• _REQUIREMENTS_
Could you retype the lines of the listing from the line containing "From a visual" through the line containing "3. (x=821, y=510)", both included, character for character?

[Recorded data]
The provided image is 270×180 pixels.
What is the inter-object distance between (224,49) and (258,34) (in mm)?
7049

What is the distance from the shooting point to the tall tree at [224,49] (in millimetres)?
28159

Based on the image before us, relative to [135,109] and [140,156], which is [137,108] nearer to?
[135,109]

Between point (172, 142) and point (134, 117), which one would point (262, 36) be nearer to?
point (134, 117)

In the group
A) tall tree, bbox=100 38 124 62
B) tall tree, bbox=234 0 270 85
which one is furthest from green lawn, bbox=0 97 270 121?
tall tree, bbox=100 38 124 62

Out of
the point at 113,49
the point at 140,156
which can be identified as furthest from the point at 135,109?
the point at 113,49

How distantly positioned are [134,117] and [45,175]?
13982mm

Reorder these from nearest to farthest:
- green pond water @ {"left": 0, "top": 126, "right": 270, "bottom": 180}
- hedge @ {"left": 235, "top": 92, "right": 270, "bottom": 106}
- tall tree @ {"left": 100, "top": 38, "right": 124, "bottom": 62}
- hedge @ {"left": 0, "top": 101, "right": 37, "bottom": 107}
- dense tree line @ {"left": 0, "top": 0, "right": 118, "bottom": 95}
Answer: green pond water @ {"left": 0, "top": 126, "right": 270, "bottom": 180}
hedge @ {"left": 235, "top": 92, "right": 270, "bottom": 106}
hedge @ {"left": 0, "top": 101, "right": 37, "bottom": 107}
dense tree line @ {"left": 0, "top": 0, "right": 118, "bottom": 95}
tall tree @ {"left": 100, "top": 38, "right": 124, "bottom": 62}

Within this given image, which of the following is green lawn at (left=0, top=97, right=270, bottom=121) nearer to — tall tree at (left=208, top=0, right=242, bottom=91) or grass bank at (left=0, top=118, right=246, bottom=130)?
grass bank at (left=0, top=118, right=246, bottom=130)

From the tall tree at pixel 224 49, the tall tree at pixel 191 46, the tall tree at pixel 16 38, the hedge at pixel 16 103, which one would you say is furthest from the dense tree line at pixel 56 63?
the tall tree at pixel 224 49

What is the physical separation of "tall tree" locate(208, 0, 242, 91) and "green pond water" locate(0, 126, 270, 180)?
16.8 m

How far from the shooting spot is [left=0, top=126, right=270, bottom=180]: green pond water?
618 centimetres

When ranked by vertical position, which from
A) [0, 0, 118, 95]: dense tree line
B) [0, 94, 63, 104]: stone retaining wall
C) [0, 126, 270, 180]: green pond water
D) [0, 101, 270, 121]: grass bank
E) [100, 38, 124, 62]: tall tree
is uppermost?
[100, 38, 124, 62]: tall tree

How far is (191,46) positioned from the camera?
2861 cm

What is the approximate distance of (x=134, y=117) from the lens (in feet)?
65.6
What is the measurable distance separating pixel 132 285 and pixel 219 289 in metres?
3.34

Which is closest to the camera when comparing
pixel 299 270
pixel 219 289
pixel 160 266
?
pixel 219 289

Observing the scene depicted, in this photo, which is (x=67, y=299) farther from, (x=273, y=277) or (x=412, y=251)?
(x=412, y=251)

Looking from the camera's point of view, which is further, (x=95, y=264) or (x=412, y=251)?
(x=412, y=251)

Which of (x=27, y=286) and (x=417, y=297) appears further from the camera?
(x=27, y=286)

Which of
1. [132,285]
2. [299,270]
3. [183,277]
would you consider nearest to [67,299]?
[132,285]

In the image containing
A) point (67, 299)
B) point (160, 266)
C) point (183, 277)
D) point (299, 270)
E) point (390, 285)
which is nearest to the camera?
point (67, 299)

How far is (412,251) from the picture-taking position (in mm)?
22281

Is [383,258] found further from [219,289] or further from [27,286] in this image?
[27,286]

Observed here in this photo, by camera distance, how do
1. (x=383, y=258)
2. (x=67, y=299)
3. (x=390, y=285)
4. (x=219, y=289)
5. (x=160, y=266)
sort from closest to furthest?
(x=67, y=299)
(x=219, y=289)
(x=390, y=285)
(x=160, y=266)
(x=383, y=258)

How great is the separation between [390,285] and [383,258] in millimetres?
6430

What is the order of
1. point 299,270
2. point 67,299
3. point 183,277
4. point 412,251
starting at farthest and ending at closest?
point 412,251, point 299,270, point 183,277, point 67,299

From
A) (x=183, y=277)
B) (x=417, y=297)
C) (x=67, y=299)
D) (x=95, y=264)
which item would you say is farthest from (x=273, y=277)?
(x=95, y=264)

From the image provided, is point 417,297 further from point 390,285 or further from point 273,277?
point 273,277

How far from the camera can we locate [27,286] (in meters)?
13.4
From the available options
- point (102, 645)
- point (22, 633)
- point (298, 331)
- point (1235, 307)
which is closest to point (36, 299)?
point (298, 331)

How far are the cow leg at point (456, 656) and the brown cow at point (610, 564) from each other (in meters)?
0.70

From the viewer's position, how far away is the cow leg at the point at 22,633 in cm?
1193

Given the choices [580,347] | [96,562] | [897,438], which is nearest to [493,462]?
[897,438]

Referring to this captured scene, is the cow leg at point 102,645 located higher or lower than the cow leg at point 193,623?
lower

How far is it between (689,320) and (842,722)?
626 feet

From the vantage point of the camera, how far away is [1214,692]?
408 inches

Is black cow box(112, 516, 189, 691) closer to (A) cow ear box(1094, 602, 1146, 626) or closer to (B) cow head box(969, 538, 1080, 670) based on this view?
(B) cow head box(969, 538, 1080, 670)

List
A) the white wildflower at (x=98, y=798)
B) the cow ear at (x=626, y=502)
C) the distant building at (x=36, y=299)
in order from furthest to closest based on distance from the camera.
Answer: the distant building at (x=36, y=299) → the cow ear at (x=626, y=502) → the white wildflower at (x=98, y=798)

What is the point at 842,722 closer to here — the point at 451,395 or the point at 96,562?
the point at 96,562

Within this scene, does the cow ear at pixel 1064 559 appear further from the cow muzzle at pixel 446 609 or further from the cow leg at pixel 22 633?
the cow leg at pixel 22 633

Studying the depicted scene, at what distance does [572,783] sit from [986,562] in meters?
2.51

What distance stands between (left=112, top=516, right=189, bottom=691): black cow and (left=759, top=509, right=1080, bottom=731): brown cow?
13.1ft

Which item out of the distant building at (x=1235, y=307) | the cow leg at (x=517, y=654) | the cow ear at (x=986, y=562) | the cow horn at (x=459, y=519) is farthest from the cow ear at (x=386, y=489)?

...

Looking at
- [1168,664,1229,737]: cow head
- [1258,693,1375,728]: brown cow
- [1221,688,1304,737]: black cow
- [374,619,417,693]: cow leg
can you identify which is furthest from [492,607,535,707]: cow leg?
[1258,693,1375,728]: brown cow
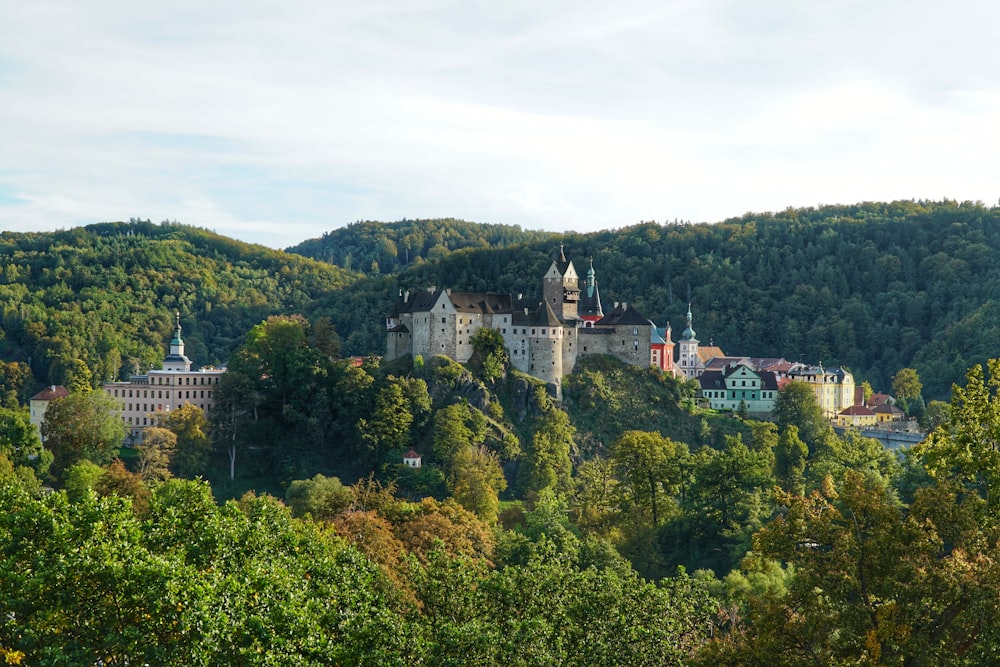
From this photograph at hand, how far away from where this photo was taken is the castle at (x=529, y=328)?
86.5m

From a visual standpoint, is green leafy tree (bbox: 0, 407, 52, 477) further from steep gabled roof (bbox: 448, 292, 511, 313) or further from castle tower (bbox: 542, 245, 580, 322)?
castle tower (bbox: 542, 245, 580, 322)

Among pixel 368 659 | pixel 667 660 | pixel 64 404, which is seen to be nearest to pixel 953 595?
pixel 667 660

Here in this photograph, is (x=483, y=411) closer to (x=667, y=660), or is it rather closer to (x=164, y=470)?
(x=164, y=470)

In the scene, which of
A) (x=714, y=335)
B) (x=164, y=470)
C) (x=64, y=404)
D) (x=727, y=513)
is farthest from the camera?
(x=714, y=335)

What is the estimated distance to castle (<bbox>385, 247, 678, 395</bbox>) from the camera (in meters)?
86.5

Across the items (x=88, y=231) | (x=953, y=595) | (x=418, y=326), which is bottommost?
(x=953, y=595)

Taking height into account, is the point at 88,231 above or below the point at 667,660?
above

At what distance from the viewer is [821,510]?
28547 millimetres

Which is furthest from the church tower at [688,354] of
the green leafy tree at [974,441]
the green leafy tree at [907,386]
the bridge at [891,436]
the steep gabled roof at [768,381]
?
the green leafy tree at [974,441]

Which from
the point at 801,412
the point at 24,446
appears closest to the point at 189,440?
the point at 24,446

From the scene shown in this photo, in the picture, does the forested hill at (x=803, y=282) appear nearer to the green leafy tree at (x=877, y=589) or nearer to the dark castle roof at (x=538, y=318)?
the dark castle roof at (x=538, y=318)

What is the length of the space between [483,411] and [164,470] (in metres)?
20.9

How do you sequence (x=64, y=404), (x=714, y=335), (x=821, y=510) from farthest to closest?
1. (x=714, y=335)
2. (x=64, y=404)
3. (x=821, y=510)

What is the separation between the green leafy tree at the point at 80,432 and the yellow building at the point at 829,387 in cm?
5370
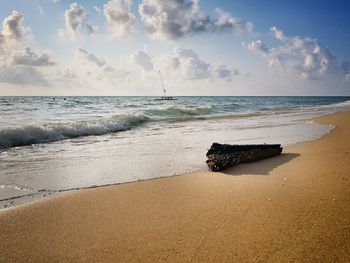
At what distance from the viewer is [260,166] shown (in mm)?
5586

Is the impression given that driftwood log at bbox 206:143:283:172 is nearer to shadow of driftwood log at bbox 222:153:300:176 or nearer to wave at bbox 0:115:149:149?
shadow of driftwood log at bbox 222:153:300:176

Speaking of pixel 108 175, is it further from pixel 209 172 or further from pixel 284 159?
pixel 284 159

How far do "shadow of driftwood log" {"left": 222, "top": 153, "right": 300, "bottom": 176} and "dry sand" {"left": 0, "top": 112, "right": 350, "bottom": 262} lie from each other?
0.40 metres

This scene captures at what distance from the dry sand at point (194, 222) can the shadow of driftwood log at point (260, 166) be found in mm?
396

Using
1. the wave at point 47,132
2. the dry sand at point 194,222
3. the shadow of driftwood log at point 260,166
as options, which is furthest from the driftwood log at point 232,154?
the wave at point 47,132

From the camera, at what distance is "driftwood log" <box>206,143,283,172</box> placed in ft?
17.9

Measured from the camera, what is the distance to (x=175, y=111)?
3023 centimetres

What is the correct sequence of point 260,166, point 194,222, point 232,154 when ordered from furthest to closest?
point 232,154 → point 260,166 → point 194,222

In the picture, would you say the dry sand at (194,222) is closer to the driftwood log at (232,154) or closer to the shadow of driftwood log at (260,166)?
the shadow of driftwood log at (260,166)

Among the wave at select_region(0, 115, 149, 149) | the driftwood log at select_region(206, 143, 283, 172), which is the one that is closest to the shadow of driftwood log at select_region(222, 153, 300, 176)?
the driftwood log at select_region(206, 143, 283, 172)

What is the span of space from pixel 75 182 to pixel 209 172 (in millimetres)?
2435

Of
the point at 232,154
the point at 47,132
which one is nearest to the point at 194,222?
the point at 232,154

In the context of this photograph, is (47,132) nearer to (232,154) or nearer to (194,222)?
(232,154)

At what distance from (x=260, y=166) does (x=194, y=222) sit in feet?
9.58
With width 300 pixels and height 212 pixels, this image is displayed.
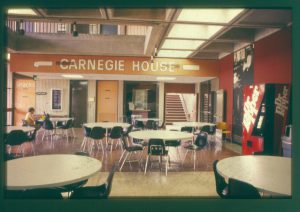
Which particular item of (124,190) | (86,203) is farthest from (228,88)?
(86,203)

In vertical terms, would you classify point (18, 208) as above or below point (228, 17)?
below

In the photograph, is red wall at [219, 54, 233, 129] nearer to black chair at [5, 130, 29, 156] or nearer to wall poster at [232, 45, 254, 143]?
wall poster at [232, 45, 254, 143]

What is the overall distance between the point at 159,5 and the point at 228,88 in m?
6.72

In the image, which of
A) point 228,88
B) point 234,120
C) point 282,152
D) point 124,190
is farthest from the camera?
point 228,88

==

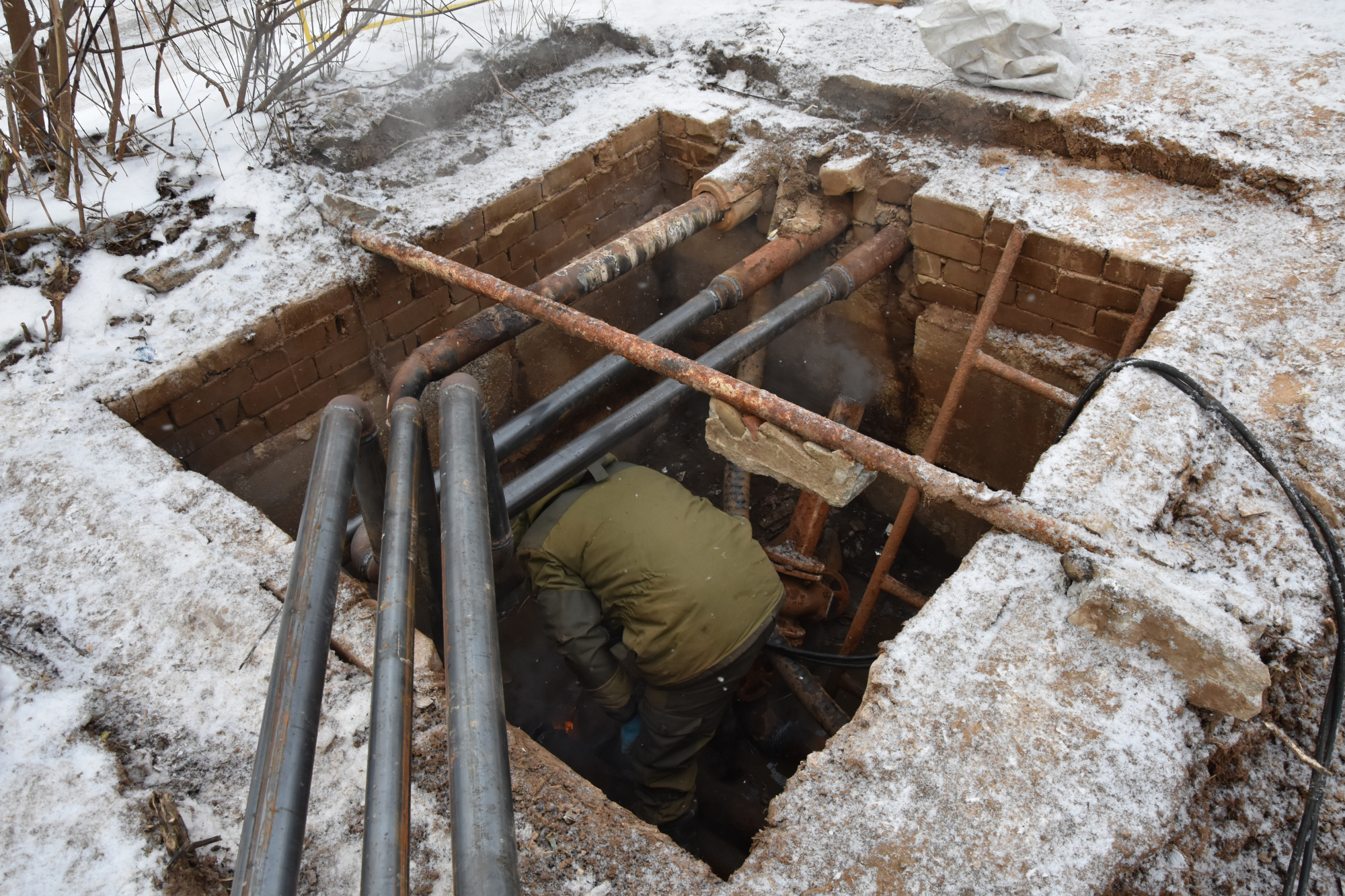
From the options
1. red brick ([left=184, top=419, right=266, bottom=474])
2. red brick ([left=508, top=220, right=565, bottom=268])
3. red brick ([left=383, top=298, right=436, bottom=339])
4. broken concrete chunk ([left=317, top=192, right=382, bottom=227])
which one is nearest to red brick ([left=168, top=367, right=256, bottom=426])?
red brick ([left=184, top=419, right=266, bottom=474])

• _ANSWER TO THIS TASK_
From a visual standpoint, is green leafy tree (bbox: 0, 407, 52, 477) further from steep gabled roof (bbox: 448, 292, 511, 313) or further from castle tower (bbox: 542, 245, 580, 322)?
castle tower (bbox: 542, 245, 580, 322)

Among pixel 368 659 | pixel 667 660 | pixel 64 404, which is seen to be nearest to pixel 953 595?
pixel 667 660

Here in this photograph, is (x=483, y=411) closer to (x=667, y=660), or is it rather closer to (x=164, y=470)?
(x=164, y=470)

In the scene, which of
A) (x=714, y=335)
B) (x=164, y=470)
C) (x=64, y=404)
D) (x=727, y=513)
is farthest from the camera?
(x=714, y=335)

What is the estimated distance to castle (<bbox>385, 247, 678, 395</bbox>) from the camera (in meters)?
86.5

Across the items (x=88, y=231) | (x=953, y=595) | (x=418, y=326), which is bottommost?
(x=953, y=595)

Taking height into account, is the point at 88,231 above or below the point at 667,660?
above

At what distance from the viewer is [821,510]?
28547 millimetres

Which is furthest from the church tower at [688,354] of
the green leafy tree at [974,441]
the green leafy tree at [907,386]
the bridge at [891,436]
the steep gabled roof at [768,381]
?
the green leafy tree at [974,441]

Which from
the point at 801,412
the point at 24,446
appears closest to the point at 189,440?
the point at 24,446

From the scene shown in this photo, in the picture, does the forested hill at (x=803, y=282) appear nearer to the green leafy tree at (x=877, y=589) or nearer to the dark castle roof at (x=538, y=318)?
the dark castle roof at (x=538, y=318)

What is the length of the space between [483,411] and [164,470] (in metres)?
20.9

How do you sequence (x=64, y=404), (x=714, y=335), (x=821, y=510) from farthest to closest?
1. (x=714, y=335)
2. (x=64, y=404)
3. (x=821, y=510)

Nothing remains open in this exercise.